** Text extract **
━━━━━━

Key end products from coal gasification include hydrogen (and synthetic natural gas as a closely related product), electric power, fuels (mainly diesel fuel and gasoline), and fertilizer (which hinges on the large quantities of ammonia produced from gasification). In the context of liquid fuels, methanol can be added as an end product; in some locations (China in particular) methanol is a heavily-used fuel blending stock and feedstock for methyl tert-butyl ether (MTBE) manufacture and commands a large market. At the same time, methanol and ammonia are important not only as fuel/fuel additive/feedstock for gasoline production and fertilizer feedstock, respectively, but they are important as key building blocks for further chemical synthesis; many such chemicals are high-value products and gasification provides the option of using relatively inexpensive coal to produce them.

━━━━━━

** Record extracts **
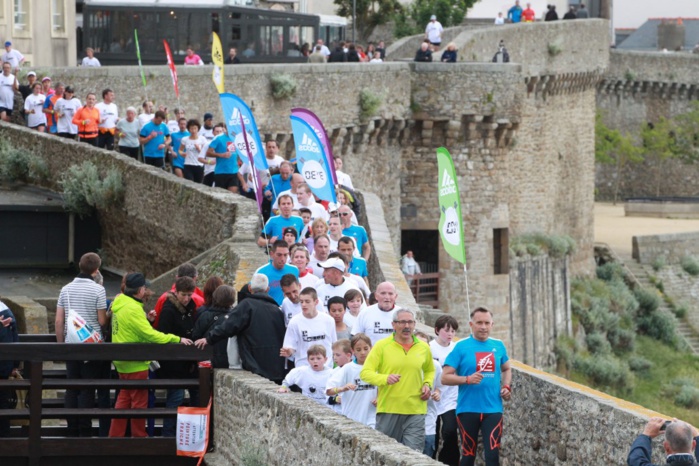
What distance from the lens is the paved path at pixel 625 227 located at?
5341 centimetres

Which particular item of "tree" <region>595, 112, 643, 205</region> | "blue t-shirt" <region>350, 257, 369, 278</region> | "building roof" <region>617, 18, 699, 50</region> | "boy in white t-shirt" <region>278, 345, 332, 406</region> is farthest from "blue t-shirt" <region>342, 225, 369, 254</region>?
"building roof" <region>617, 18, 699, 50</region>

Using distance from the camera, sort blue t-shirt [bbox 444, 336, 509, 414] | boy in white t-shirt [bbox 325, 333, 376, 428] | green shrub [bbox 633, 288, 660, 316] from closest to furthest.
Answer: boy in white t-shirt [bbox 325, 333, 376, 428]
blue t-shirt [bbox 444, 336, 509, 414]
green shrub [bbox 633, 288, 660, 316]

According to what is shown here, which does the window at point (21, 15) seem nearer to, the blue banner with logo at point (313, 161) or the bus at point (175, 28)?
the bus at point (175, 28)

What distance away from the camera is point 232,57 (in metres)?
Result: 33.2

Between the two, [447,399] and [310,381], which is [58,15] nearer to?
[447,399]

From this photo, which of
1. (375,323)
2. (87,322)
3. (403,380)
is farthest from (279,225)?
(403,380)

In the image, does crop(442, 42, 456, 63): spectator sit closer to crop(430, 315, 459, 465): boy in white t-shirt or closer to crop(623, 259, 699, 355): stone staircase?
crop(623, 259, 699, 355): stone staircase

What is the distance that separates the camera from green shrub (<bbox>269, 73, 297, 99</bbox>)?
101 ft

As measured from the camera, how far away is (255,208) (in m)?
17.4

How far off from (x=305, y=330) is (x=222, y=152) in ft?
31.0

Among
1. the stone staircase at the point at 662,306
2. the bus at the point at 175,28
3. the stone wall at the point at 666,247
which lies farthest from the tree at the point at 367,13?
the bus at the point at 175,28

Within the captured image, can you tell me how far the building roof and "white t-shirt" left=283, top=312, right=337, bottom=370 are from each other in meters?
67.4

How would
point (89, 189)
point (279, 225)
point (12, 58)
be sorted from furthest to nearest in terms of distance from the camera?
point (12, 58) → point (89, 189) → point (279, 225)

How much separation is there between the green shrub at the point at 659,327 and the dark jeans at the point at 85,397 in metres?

━━━━━━

** Exercise set **
**a.** In the coal gasification text, which country is named as a place where methanol is a heavily used fuel blending stock?
**b.** Pick up the coal gasification text after its last sentence and carry it forward.

** Answers in order **
**a.** China

**b.**
Historically, producing chemicals from coal through gasification has been used since the 1950s and, as such, has already carved out a share of the chemicals market. According to the Gasification & Syngas Technologies Council's (GSTC) Worldwide Syngas Database, a survey of current and planned gasifiers, from 2004 to 2007 chemical production increased its gasification product share from 37% to 45%. From 2008 to 2010, 22% of new gasifier additions were to be for chemical production. In October 2014, summary statistics of the GSTC Worldwide Syngas Database clearly illustrate the predominance of operating, under construction and planned gasification capacity for chemicals production over fuels and electricity end uses, as shown in Figure 1. (For more on the markets for other gasification products and in general, see markets in Introduction to Gasification.) It should be noted that a sizeable fraction of the chemicals production as described in the Worldwide Syngas Database includes ammonia and fertilizers, which are discussed in more detail separately.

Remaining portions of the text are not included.